IN Avengers: EndgameTony Stark is trying to do Time Machine get to the Infinity Stones before Thanos and avoid the devastating effects of his snap. The scientist behind Hombre de Hierro explores several possibilities, including inverted Möbius strip. The reality is that in this case, science fiction is more fantasy than science, since what we know about this mathematical phenomenon would have to be greatly distorted in order for it to be associated with time travel. But it is true that the Möbius strip is a concept widely studied by mathematicians, especially since in 1977 A problem was proposed that has not yet been solved.
This was suggested by mathematicians Charles Weaver and Benjamin Halpern and at first it was seemingly simple. A Möbius strip can be made simply by taking a strip of paper, rotating it 180° and connecting the ends. Even a small child can do this. But the two scientists wondered how small they could make it without intersecting. They suggested that the issue might be the relationship between its length and width. more than √3. This is approximately higher than 1.73. But they only brought it up because they couldn’t prove it.

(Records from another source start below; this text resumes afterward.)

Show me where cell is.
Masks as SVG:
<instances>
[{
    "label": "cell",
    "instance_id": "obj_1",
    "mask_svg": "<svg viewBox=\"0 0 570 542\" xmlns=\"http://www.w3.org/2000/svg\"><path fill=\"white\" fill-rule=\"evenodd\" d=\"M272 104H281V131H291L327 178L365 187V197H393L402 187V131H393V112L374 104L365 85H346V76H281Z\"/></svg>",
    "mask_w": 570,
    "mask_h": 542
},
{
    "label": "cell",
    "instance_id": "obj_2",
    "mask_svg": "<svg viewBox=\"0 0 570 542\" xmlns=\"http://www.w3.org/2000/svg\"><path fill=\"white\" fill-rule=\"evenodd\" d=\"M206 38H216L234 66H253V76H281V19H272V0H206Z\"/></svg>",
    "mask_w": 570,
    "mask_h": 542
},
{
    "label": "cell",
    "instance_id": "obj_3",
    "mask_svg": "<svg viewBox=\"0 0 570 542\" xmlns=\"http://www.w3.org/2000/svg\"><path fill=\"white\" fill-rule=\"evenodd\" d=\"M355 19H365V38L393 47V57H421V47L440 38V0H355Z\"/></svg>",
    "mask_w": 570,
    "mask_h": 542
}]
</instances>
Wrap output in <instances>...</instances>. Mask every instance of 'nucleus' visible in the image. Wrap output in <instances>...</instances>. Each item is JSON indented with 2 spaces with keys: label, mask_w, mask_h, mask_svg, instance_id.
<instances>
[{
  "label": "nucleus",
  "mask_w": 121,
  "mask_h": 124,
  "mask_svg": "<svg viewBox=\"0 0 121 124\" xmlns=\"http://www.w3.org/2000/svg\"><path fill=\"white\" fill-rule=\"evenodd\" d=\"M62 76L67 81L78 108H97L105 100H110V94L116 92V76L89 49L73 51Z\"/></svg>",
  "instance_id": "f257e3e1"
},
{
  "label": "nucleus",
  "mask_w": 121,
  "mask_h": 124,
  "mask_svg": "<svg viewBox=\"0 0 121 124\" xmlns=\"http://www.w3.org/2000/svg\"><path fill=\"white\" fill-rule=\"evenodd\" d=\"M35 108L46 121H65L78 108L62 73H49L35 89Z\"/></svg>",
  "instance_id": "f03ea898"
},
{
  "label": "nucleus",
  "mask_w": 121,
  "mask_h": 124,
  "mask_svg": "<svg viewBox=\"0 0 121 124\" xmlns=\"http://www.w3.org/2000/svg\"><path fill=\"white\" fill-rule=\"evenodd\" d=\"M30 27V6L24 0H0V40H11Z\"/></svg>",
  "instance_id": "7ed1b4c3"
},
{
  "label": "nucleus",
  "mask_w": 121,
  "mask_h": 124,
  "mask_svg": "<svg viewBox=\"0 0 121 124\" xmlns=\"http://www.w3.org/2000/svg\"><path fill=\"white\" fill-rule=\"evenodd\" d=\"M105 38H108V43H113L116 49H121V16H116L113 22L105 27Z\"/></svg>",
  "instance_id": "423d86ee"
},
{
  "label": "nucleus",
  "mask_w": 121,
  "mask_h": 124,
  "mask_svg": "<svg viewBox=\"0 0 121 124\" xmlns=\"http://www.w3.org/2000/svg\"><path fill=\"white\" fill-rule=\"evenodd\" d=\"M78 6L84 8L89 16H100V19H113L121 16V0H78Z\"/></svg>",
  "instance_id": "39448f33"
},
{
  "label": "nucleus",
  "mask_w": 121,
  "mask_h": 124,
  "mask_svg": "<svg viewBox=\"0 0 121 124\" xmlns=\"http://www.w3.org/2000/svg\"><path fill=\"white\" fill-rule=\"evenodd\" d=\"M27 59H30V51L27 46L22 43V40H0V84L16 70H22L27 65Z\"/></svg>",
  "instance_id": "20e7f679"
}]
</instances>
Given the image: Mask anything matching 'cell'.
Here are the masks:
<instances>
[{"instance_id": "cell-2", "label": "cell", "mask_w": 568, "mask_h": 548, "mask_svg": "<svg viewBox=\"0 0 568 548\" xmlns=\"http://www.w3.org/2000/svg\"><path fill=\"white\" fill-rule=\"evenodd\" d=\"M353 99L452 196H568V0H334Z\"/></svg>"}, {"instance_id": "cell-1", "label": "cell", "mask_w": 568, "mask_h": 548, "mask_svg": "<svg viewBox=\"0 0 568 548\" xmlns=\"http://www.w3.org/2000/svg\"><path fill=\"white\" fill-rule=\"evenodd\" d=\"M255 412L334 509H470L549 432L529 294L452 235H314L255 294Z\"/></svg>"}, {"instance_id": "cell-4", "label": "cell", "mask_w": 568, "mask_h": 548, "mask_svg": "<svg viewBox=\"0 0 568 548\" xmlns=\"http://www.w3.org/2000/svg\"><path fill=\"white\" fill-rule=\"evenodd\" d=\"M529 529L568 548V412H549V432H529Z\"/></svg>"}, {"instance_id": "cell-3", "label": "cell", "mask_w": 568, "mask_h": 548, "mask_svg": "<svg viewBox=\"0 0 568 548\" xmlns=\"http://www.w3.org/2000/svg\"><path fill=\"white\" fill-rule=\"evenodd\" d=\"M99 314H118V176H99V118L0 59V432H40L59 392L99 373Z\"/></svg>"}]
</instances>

However, now another mathematician named Richard Schwartz was able to make calculations confirming this figure. It should be noted that the published study is still in its infancy. pre-press preparation. That is, he did not receive peer review from scientists outside of his research to help confirm that everything was done correctly. This indicates that the data should be read with caution. However, mathematicians who have already looked at it informally seem to agree. You would too Tony Stark?
What is a Möbius strip?
The Möbius strip was first described in 1858 by the German Augustus. Ferdinand Möbius and Johann Benedict Listing. Both made their descriptions independently, but with the same results. It is believed that earlier other mathematicians, e.g. Carl Friedrich Gausshave already investigated the existence of this structure, but did not describe it, as Möbius and Listing did.
They described how it would be constructed from paper tape and what its main properties were. They are very simple and easy to understand if you build a Mobius strip at home. The first of these characteristics is that has only one face. If we take our strip of paper and start coloring it, we can finish without lifting the pencil from the paper or going through the edges that separate one edge from the other. The second feature is that it only has one edge. This can be demonstrated in the same way. We can follow the edge with our finger or pencil without lifting it, and when we reach the starting point we will cover everything.
It is also very important to keep in mind that the Möbius strip This is a non-orientable surface. To better explain this, A. imaginary experiment with ants. Let’s imagine ants that begin to walk along one of these structures. If you start with what we covered above, then when you reach the starting point, you will end up at the bottom. If the surface were orientable, they would be at the top, since they are the same point, but it cannot be orientated. You also cannot distinguish the internal from the external. In principle, the terms “go down up” and “go down up” could be used in this case.
The problem that Iron Man didn’t solve, but Richard Schwartz did
In statements to Scientific AmericanSchwartz explained the key to the problem he had just solved. The first thing to keep in mind is that at the time Weaver and Halpern proposed this tapes are submerged rather than embedded. But what does it mean?
“This means that they do not interpenetrate or self-connect. Imagine that the Mobius strip was actually a hologram, a kind of ghostly graphical projection in three-dimensional space. Several sheets can overlap each other, like a ghost passing through a wall, but for a built-in strip there is no such overlap.”
Richard Schwartz, mathematician at Brown University
The example of a hologram is interesting, because this is exactly how Tony Stark teaches his comrades The Mobius strip what he was investigating.
Halpern and Weaver noted in 1977 that the problem they posed would be simple if self-intersections existed. So his question was how much space would be required for Avoid these intersections.
As soon as Schwartz became aware of this problem, he set about solving it. Did first approach in 2021. However, this did not happen. He initially gave it up, but recently decided to go back to his calculations, convinced that it would be just one small mistake that would change everything. And he found it. It was something so simple that if you consider a strip of paper in two dimensions, it will not be a parallelogram in which all its opposite sides are parallel to each other, but trapezoid, with only two parallel sides.
As a result of this small change, all calculations were summed up to produce the expected value of √3, which his predecessors could not demonstrate.
Were these calculations useful to Iron Man for his research? Perhaps not, because creating a time machine will require much more than just optimizing the size of the Mobius strip. But, of course, he would like to know the solution to the problem. After all, science outside of fiction may seem less impressive, but in fact it is much more spectacular. Mainly because it’s real.